Le vampire venait de reprendre sa forme humaine, les mains dans ses poches avec un air blasé qu'il dirigeait vers Misono. Celui-ci écarquilla les yeux, tout comme Mahiru. Mais... Mais Kuro avait fait une formation pour faire autant de gaffes, ou ça se passait comment ?! Lily retint un rire alors qu'il regardait ailleurs, se faisant déjà réprimander par son maître.
-Lily ne l'encourage pas !
-Oh, pardon. Mais d'un côté il n'a pas tout à faire tort...
-C-c'est faux ! Je tiens jusqu'à vingt-deux heures maintenant ! s'exclama Misono avec indignation.
Mahiru regarda le petit groupe en retenant un soupir. Ils n'étaient que quatre et six autres les attendaient en bas. Avec autant d'individus aussi uniques les uns que les autres, ça allait être une véritable cacophonie. Il espérait vraiment que tout allait se passer pour le mieux. Après tout, ils avaient un objectif commun: protéger Tsubaki afin d'éviter une tuerie inutile.
Finalement, après leur petite querelle, les quatre garçons se dirigèrent vers un des murs de la gare. Mahiru sortit alors une carte, qu'il passa entre deux briques, et ainsi, la façade s'ouvrit sur un ascenseur dont les boutons donnaient accès à des sous-sols. Ils y montèrent et descendirent au niveau le plus bas.

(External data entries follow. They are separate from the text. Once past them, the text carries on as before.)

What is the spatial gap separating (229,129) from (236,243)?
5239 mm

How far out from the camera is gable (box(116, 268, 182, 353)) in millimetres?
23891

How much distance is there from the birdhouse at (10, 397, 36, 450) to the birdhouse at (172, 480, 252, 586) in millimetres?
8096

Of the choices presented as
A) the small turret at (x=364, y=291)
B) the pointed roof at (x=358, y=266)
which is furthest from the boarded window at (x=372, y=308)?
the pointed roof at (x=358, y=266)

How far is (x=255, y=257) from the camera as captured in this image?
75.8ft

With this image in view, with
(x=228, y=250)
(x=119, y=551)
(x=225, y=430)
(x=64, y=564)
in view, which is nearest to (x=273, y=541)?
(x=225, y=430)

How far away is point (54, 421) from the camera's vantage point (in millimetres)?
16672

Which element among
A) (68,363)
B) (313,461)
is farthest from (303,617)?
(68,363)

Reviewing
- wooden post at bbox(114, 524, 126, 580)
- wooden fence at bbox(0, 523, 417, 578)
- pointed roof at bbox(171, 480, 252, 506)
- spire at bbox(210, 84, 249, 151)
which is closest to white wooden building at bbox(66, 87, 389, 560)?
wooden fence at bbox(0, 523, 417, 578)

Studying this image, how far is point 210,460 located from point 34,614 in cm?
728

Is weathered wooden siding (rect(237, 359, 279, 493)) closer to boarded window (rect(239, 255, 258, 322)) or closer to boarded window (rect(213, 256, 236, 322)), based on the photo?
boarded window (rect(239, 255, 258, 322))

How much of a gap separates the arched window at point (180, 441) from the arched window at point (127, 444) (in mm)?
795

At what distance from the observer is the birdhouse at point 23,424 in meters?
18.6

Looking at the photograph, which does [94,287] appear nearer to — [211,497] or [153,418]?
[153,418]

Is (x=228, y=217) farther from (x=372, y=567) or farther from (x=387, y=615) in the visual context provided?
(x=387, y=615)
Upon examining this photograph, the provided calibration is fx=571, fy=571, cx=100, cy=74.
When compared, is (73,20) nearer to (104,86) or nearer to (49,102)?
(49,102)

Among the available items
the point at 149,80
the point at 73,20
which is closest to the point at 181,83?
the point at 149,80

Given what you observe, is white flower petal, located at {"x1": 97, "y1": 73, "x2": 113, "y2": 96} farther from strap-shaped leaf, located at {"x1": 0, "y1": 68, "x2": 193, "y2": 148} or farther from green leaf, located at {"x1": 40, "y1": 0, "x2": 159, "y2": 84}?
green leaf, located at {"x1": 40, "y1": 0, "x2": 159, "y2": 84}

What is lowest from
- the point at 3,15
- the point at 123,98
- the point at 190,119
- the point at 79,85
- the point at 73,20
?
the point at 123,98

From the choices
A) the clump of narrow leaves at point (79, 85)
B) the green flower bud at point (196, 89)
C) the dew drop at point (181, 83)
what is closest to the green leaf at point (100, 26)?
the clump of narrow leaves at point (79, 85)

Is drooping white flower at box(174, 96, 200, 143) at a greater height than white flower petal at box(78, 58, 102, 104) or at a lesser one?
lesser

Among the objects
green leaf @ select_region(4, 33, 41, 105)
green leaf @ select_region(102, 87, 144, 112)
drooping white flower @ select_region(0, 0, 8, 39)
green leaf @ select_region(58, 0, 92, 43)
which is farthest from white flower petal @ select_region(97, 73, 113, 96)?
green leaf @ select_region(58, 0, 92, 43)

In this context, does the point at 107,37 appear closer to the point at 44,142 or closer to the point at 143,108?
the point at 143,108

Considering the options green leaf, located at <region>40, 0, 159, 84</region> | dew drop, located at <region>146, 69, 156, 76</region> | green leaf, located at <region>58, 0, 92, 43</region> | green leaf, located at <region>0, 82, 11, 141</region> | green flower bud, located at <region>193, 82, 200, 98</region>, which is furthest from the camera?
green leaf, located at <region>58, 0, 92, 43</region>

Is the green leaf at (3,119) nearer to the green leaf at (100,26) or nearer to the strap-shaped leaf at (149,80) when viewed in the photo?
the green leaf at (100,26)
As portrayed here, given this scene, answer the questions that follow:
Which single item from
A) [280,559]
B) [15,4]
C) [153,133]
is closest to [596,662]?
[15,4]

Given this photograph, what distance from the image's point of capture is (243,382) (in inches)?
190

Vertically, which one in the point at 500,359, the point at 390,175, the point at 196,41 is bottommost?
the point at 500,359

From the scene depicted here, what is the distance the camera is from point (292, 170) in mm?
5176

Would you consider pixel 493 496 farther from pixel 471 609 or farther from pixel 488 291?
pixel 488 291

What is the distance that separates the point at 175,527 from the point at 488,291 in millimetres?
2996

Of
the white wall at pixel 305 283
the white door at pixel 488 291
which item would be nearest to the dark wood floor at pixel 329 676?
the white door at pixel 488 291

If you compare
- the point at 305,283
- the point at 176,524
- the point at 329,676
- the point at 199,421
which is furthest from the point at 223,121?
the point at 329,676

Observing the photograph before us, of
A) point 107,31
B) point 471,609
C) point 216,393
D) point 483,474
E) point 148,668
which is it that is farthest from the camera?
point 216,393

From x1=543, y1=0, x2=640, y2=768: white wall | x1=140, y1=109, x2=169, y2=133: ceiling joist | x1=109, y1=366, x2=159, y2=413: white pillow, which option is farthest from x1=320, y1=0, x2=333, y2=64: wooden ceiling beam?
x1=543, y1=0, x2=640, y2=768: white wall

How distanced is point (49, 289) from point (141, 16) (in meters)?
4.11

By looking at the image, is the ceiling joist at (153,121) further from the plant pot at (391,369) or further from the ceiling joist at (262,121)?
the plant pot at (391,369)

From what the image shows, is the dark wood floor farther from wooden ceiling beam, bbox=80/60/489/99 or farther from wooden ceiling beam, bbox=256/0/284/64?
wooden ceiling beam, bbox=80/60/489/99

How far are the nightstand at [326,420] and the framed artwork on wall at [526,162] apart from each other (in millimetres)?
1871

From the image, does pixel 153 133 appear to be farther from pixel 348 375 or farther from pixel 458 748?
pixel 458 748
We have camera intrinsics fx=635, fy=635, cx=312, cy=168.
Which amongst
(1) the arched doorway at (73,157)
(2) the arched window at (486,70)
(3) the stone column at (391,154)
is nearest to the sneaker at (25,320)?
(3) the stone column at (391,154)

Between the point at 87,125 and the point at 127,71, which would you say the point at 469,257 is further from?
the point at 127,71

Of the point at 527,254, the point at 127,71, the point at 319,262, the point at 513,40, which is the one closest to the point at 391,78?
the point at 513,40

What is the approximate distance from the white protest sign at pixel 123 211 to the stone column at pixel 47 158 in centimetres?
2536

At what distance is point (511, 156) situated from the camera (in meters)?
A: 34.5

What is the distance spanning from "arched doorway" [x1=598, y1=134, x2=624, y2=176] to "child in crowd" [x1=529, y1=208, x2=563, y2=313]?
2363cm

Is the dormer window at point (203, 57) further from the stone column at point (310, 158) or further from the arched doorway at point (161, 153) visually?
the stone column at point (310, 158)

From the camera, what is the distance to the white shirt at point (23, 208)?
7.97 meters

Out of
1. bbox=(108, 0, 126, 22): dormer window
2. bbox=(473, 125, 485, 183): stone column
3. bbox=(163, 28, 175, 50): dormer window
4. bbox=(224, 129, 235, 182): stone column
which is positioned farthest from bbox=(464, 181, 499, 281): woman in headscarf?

Alors qu'ils marchaient dans les couloirs d'un blanc immaculé, Kuro restait en retrait. Le C-3 et ses souterrains ne plaisaient pas du tout au vampire qui avait passé bien trop de temps en ces lieux. Les gens qui y travaillaient n'étaient pas non plus des enfants de coeur. Il devait avouer qu'il pouvait en dire autant pour lui, mais c'était différents. Les employés du C-3 étaient à ses yeux des menteurs qui se cachaient sous le masque de justicier afin d'éradiquer les vampires de ce monde.
Finalement, après quelques minutes, le groupe arriva dans une grande salle, toujours aussi blanche. En son centre se trouvait une grande table où les duos de l'envie, de l'orgueil et de l'avarice les attendaient. Et comme Mahiru l'avait prédit, c'était déjà un énorme bordel.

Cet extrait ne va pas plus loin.